Aufgabe: Schreib den Abschnitt von der Zeile mit „In this photograph, would“ bis zum Ende der Einträge Wort für Wort ab, diese Zeile eingeschlossen.

Einträge zur Aufgabe:
::::::::::
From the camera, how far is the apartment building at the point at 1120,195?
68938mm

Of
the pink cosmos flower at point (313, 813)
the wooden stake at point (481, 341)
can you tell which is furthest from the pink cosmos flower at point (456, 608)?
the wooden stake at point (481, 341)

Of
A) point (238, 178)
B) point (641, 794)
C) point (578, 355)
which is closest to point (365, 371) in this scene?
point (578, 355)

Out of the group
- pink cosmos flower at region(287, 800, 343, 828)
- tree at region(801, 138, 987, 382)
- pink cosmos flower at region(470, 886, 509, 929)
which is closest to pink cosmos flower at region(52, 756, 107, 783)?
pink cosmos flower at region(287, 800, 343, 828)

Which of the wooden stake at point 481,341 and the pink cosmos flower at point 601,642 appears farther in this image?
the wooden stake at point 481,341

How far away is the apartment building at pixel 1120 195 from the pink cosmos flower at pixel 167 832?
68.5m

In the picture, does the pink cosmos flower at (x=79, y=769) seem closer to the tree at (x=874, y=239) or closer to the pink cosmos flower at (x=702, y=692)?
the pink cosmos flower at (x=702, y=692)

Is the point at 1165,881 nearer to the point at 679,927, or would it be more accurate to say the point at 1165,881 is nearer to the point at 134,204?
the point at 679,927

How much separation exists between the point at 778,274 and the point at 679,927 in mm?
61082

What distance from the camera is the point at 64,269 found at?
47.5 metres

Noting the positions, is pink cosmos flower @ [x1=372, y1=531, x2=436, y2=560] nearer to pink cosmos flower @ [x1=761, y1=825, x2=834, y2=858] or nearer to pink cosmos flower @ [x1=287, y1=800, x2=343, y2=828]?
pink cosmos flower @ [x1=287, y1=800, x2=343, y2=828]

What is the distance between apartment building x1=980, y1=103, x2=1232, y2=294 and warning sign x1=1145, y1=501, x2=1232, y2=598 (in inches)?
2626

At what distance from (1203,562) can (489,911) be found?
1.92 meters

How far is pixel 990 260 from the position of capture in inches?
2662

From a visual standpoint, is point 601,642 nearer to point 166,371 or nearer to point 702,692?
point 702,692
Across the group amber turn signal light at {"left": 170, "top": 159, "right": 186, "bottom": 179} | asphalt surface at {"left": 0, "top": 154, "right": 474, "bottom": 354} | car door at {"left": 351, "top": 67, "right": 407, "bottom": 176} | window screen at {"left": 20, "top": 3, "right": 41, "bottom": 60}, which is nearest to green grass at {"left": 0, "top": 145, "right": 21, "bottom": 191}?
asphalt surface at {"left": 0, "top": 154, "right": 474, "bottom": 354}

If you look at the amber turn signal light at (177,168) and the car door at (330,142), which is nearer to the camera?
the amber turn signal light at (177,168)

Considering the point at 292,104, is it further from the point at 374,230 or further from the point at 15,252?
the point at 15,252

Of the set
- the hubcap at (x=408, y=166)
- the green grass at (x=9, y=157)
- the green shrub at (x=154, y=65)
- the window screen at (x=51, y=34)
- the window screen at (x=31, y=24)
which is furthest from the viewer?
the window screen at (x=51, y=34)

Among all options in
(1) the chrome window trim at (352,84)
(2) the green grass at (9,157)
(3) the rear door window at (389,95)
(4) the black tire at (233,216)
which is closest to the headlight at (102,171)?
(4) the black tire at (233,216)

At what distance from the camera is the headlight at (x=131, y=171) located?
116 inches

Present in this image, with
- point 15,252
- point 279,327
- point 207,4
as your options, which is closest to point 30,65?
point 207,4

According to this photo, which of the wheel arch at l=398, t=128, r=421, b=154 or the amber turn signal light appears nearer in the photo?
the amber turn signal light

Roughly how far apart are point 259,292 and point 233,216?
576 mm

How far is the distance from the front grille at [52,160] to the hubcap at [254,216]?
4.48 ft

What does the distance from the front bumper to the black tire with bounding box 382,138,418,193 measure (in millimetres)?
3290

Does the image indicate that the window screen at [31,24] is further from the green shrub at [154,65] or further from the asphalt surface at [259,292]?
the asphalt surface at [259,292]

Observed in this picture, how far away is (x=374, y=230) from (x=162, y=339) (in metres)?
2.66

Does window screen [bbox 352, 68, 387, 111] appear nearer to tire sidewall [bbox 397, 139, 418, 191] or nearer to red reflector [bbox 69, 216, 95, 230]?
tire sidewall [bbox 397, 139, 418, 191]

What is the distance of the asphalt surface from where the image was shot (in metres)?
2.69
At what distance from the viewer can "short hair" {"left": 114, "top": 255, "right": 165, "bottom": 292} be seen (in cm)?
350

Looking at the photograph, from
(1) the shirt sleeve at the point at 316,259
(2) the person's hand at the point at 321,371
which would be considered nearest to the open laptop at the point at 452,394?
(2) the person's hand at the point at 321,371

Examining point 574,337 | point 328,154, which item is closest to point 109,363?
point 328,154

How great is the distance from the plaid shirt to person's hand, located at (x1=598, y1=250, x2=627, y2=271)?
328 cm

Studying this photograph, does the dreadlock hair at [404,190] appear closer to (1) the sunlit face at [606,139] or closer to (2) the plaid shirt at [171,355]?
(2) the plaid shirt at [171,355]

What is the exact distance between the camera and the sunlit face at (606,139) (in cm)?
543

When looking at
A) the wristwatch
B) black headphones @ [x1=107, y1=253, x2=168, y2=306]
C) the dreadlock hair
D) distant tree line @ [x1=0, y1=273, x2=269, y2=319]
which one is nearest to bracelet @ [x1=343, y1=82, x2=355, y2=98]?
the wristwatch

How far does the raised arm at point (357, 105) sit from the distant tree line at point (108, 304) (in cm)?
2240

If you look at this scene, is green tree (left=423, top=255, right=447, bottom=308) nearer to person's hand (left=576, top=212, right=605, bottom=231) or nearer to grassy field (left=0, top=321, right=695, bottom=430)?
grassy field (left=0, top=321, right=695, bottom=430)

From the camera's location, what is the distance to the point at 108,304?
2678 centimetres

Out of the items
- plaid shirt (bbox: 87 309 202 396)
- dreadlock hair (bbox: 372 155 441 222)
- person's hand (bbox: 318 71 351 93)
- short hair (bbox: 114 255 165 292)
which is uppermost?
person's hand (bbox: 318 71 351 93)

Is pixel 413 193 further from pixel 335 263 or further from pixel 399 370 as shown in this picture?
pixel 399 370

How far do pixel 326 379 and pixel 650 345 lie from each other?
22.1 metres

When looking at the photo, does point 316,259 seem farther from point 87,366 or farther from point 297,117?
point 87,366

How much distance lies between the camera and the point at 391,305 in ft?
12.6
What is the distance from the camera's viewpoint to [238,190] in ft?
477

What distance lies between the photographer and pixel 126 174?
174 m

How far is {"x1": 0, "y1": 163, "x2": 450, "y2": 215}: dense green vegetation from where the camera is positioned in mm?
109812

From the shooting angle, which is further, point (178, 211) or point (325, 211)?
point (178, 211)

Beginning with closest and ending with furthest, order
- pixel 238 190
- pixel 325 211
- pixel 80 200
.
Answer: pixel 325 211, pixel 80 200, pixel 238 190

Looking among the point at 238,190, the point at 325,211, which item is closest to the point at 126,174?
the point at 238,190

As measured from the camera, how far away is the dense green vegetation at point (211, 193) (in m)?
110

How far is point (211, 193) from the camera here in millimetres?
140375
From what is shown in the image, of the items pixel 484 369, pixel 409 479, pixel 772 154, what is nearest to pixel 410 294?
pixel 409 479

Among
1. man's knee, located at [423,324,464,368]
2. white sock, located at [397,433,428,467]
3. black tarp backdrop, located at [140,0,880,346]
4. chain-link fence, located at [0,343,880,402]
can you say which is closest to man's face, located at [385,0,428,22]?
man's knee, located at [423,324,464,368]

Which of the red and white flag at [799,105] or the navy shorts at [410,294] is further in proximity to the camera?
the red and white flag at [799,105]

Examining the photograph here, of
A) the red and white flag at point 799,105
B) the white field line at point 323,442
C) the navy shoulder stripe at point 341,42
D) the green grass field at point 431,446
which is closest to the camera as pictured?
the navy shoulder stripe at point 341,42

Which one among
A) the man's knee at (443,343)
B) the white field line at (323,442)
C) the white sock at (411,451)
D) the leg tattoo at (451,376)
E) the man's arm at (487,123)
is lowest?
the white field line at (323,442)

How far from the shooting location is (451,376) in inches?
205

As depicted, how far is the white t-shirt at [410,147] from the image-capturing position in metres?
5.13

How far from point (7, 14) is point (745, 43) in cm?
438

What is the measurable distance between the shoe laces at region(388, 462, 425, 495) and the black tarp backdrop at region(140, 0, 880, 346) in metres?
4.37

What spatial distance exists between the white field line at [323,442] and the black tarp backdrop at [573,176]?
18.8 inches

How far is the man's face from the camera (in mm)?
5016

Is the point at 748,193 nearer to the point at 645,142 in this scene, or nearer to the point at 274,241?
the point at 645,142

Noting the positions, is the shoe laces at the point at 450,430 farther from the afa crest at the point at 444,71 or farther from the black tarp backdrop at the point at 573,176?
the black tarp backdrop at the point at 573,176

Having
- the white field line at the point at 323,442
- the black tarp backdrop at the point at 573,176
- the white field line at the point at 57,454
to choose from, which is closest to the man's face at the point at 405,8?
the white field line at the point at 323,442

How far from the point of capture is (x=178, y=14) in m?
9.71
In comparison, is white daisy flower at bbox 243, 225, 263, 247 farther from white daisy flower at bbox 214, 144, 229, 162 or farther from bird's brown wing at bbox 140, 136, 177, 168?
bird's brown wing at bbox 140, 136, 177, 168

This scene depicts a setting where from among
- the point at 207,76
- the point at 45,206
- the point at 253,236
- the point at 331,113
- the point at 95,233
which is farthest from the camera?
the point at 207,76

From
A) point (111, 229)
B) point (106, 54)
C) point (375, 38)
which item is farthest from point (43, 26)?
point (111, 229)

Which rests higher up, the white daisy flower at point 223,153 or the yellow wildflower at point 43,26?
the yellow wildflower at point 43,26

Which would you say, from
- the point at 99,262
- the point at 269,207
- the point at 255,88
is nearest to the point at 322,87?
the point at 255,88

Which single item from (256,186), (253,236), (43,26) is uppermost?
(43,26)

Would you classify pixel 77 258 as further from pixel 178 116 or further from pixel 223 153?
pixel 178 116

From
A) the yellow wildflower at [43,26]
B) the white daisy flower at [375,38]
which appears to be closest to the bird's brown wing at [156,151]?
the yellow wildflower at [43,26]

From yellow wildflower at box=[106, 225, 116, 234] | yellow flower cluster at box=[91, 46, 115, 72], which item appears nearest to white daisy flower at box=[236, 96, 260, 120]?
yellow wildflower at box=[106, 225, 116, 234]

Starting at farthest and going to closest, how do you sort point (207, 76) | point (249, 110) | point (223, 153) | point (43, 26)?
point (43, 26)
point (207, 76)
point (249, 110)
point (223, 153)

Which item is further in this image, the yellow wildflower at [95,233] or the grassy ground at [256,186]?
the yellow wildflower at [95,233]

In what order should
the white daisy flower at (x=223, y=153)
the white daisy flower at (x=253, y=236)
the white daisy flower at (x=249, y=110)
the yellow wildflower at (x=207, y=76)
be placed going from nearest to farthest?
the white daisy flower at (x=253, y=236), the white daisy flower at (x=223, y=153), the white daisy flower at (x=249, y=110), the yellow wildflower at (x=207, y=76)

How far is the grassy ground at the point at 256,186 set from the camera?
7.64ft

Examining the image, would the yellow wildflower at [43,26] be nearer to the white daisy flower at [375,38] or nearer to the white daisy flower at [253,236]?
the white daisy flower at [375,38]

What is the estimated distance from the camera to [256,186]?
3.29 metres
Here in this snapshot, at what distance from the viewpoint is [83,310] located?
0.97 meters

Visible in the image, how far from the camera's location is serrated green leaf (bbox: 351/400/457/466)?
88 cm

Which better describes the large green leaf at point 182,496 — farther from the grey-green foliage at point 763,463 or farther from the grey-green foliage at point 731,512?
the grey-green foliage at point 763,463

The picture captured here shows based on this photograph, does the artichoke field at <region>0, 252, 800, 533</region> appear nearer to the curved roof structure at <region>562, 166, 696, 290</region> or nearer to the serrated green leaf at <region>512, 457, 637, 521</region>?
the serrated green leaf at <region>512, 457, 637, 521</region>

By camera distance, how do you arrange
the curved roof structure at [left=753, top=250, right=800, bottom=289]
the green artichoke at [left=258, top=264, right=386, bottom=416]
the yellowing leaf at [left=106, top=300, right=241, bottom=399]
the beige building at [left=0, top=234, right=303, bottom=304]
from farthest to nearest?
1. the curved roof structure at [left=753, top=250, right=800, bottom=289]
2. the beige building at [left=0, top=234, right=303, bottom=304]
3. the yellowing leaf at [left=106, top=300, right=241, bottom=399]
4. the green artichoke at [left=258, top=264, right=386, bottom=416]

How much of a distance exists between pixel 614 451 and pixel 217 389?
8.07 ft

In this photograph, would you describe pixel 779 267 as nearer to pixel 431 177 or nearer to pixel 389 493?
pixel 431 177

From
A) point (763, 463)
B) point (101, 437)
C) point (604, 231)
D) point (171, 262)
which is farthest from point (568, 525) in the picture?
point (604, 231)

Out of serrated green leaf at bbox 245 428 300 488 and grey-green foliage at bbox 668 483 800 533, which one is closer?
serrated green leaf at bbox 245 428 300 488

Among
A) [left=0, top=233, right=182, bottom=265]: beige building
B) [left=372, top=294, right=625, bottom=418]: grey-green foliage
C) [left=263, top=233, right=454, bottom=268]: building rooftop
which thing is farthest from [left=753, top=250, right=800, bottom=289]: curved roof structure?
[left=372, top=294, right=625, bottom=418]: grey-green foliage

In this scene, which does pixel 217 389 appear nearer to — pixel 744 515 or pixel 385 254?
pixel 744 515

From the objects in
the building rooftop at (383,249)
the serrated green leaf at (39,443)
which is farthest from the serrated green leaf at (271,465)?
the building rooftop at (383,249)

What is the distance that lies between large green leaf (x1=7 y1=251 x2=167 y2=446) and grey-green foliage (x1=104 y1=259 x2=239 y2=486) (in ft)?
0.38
::::::::::
Schriftliche Antwort:
In this photograph, would you describe pixel 779 267 as nearer to pixel 431 177 or nearer to pixel 389 493?
pixel 431 177

From
A) point (763, 463)
B) point (101, 437)
C) point (604, 231)
D) point (171, 262)
which is farthest from point (568, 525) in the picture?
point (604, 231)

Out of serrated green leaf at bbox 245 428 300 488 and grey-green foliage at bbox 668 483 800 533, which one is closer?
serrated green leaf at bbox 245 428 300 488

Among
A) [left=0, top=233, right=182, bottom=265]: beige building
B) [left=372, top=294, right=625, bottom=418]: grey-green foliage
C) [left=263, top=233, right=454, bottom=268]: building rooftop
which thing is farthest from [left=753, top=250, right=800, bottom=289]: curved roof structure?
[left=372, top=294, right=625, bottom=418]: grey-green foliage

In this scene, which does pixel 217 389 appear nearer to — pixel 744 515 or pixel 385 254?
pixel 744 515

From the objects in
the building rooftop at (383,249)
the serrated green leaf at (39,443)
which is farthest from the serrated green leaf at (271,465)?
the building rooftop at (383,249)

What is the distance that lies between large green leaf (x1=7 y1=251 x2=167 y2=446) and grey-green foliage (x1=104 y1=259 x2=239 y2=486) (in ft)?
0.38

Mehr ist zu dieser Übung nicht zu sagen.